The task of image captioning can be divided into two modules logically – one is an image based model – which extracts the features and nuances out of our image, and the other is a language based model – which translates the features and objects given by our image based model to a natural sentence.
For our image based model (viz encoder) – we usually rely on a Convolutional Neural Network model. And for our language based model (viz decoder) – we rely on a Recurrent Neural Network. The image below summarizes the approach given above.
Here I'm using a pre-trained VGG16 model with weights as my CNN which will act as an input to my RNN(LSTM)
The Dataset which I used for this project is Flickr8k, Flickr30k or MS-COCO which is widey used dataset for image captioning and can also be applied in this case. I'm limited by resources to train my model on huge datasets so I chose Flickr8k. The dataset consist of 8092 images of which 4098 images are used to train the model and rest to test and validate. The prediction is not very accurate but good considering the size of the dataset. Flickr30k or MS-COCO can be used to more accurate captions.
I'm validating the caption predicted by my trained model using Bilingual evaluation understudy (BLEU) BLEU is a well-acknowledged metric to measure the similarly of one hypothesis sentence to multiple reference sentences.
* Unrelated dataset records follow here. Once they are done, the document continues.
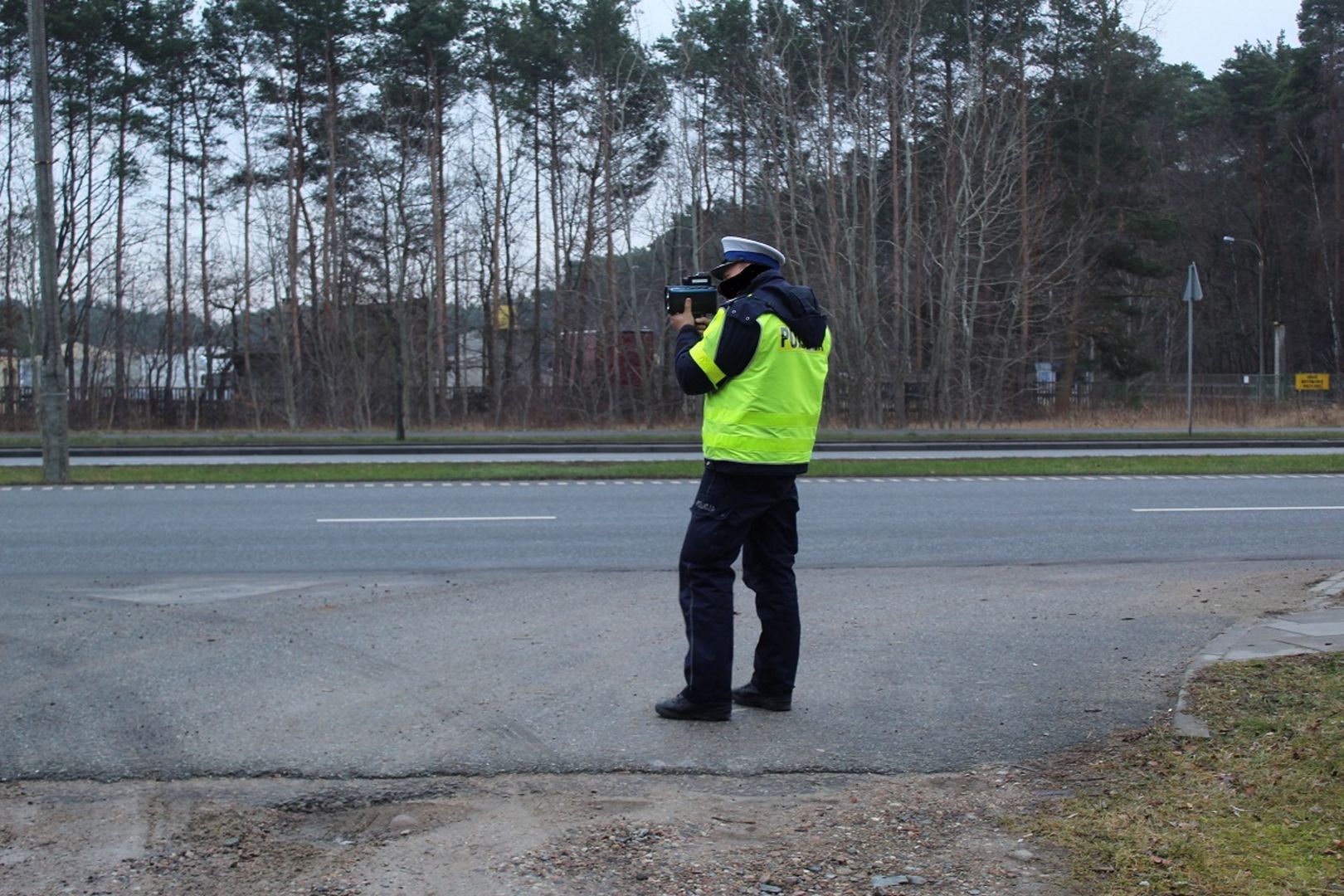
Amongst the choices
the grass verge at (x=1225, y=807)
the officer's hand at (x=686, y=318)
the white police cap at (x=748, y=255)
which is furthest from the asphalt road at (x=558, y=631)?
the white police cap at (x=748, y=255)

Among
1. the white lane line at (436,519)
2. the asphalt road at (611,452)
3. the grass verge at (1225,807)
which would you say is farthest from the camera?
the asphalt road at (611,452)

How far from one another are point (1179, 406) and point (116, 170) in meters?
29.9

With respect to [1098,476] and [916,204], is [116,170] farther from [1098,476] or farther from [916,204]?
[1098,476]

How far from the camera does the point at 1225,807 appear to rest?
4.28 m

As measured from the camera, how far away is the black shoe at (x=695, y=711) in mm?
5562

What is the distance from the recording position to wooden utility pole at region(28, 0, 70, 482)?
1731 centimetres

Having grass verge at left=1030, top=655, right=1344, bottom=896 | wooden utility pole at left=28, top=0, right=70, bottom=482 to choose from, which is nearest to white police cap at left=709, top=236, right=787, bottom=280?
grass verge at left=1030, top=655, right=1344, bottom=896

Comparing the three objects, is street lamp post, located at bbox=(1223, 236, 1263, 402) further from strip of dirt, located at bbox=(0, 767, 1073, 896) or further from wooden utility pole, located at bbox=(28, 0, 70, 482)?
strip of dirt, located at bbox=(0, 767, 1073, 896)

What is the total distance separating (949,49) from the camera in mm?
38688

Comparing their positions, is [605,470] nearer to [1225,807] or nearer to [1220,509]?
[1220,509]

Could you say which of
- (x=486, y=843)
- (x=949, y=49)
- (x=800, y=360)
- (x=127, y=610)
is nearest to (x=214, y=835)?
(x=486, y=843)

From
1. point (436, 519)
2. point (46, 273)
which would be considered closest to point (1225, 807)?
point (436, 519)

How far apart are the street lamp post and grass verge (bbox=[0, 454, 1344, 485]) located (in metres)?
21.8

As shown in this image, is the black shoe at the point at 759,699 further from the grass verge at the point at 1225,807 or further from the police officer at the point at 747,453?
the grass verge at the point at 1225,807
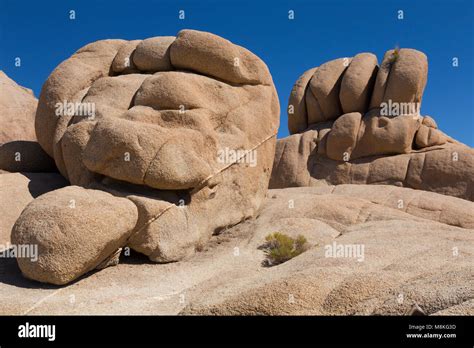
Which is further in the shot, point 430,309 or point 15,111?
point 15,111

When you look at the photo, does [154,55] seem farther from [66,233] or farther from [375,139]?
[375,139]

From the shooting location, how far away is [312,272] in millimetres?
5930

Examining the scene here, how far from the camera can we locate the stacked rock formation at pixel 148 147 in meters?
7.85

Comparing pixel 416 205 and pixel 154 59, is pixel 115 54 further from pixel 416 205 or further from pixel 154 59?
pixel 416 205

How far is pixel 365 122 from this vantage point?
20.3 m

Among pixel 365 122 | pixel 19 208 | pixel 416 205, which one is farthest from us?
pixel 365 122

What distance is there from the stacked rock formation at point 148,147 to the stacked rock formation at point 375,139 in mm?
7674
Given a single hypothesis sentence and multiple reference sentences, it returns value between 0 and 1. The metric close to 1 means that the two are very similar. BLEU score calculation is implemented in nltk.util and the source code is available. I found this source code is the easiest way to understand this metric. So I will go over the script to understand how the calculation works.
After BLEU is applied to the dataset we can categorize Good and Bad caption based on the score.